Provided data:
▽

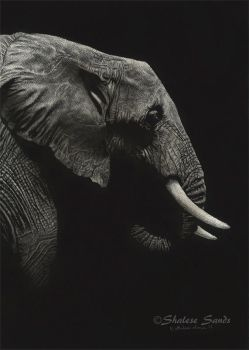 African Beauty - Scratchboard by ShaleseSands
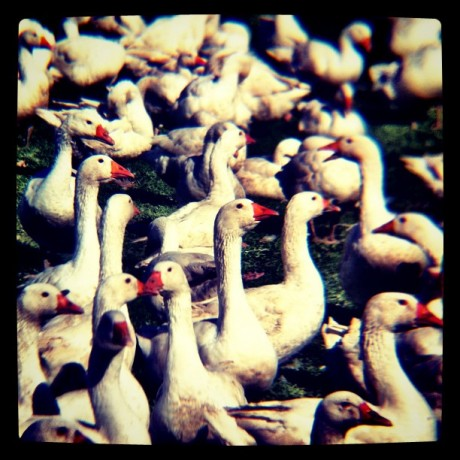 Geese Party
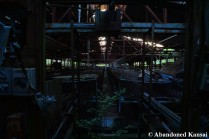 Abandoned Chicken Cages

△

The problem:
Copy every line of the data word for word, omitting the images.

Result:
 African Beauty - Scratchboard by ShaleseSands
 Geese Party
 Abandoned Chicken Cages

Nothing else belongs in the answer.